◆ What you need to do:
1. Repeat the stretch of the LDAP search filter text from "Search filter (groups)" through "groupofUniqueNames object class." word for word.
2. List every search filter string that appears in quotation marks in the LDAP search filter text.

Top of Text for analysis

    dn: uid=User1,ou=People,dc=example,dc=com
objectClass: person
objectClass: organizationalPerson
objectClass: inetOrgPerson
objectClass: top
street: The Street Crt
roomNumber: A1

employeeType: regular
homePostalAddress: 123456
carLicense: carLicense
homePhone: 123456789
uid: user1
registeredAddress: Address fake
preferredDeliveryMethod: mail
employeeNumber: 1
title: Test User
postalCode: 123456
sn: user1
businessCategory: businessCategory
mobile: 123456789
givenName: User
postalAddress: 123456
cn: Test User1
displayName: Test user for LDAP testing
telephoneNumber: 123456789
initials: T.U.
postOfficeBox: 123
photo: c://eugen/photo.bmp
mail: user1@us.ibm.com
preferredLanguage: English
facsimileTelephoneNumber: 123456789
departmentNumber: 123456
description: Description
    The following filter searches for entries with a user ID attribute uid matches the user ID that was used to log in to the system. This filter only looks for entries within the inetOrgPerson object class.
    "(&(uid={0})(objectclass=inetOrgPerson))"

    When the match occurs, the {0} placeholder is replaced by the user ID from the login screen.

    Search filter (groups)
    Note: Confirm that the group search filter is effective by performing an LDAP authentication test. For more information, click Testing LDAP authentication settings in the Related tasks section below.
    Filter for finding entries in the LDAP base DN (groups) subtree that match the group name. For example, see the following entry:
    dn: cn=Everyone,ou=Groups,dc=example,dc=com
objectClass: groupOfUniqueNames
objectClass: top
cn: Everyone
ou: Groups
description: LDAP group of all LDAP test users
uniqueMember: uid=User1, ou=People,dc=example,dc=com
uniqueMember: uid=User2, ou=People,dc=example,dc=com
    The following filter searches for entries with a group ID attribute cn that match the group name. This filter only searches for entries that are within the groupofUniqueNames object class.
    "(&(cn={0})(objectclass=groupOfUniqueNames))"

    When the match occurs, the {0} placeholder is replaced by the group name.

    LDAP membership search filter pattern
    Note: Confirm that the member search filter is effective by performing an LDAP authentication test. For more information, click Testing LDAP authentication settings in the Related tasks section below.
    Filter used for returning a list of group member entries that are in the LDAP base DN (groups) subtree. For example, the following filter searches for entries in the groupOfUniqueNames object class that contain a particular group as a member. 
    "(&(uniqueMember={0})(objectclass=groupOfUniqueNames))"

Bottom of Text for analysis
Top of Recorded data

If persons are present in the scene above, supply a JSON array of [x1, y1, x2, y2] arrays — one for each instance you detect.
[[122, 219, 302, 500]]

Bottom of Recorded data

◆ Activity answers:
1.
Search filter (groups)
    Note: Confirm that the group search filter is effective by performing an LDAP authentication test. For more information, click Testing LDAP authentication settings in the Related tasks section below.
    Filter for finding entries in the LDAP base DN (groups) subtree that match the group name. For example, see the following entry:
    dn: cn=Everyone,ou=Groups,dc=example,dc=com
objectClass: groupOfUniqueNames
objectClass: top
cn: Everyone
ou: Groups
description: LDAP group of all LDAP test users
uniqueMember: uid=User1, ou=People,dc=example,dc=com
uniqueMember: uid=User2, ou=People,dc=example,dc=com
    The following filter searches for entries with a group ID attribute cn that match the group name. This filter only searches for entries that are within the groupofUniqueNames object class.

2.
"(&(uid={0})(objectclass=inetOrgPerson))"
"(&(cn={0})(objectclass=groupOfUniqueNames))"
"(&(uniqueMember={0})(objectclass=groupOfUniqueNames))"